The Fool's Game
the unreliable narrator challenge
Trust ain’t nothing more than a game, boy. You place your bets and throw down your cards and pray you’ve played your hand right. The other players are doing the same thing. Don’t matter if they’re keepin’ tight-lipped, cards close to their chest; or if they’re talking bigger than their strewn-out cards allow… in the end everyone’s got something to hide.
Now, with that out of the way, do you trust me to tell you a story?
It’s as much mine as a story can be anybody’s, and what you decide to do with it at the end is your own business. Believe me or don’t, remember it or don't, take it for your own- it’ll be as much yours as it is mine when it’s finished.
I once knew a man who met a king in the mud. Only, neither of them knew he was a king. They both thought he was a smart-mouth boy on the run from trouble. The boy’d dared to stand up for himself, and the only reward it earned him was a swift blow and a mouthful of dirt and rainwater. The man, younger then and less cautious, ran to help.
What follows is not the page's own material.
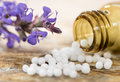 Alternative medicine with homeopathic pills Royalty Free Stock Photo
For behind that smart mouth, the man could see a silver tongue- a voice what could make the whole world stop and listen if he wanted it to. There was a hunger there too in his eyes, one that matched his own. If the world wouldn’t listen, they’d take it all the same. That hunger was one worth betting on. He reached down and helped the boy to his feet. A king and his first fool, risin’ together from the squalor.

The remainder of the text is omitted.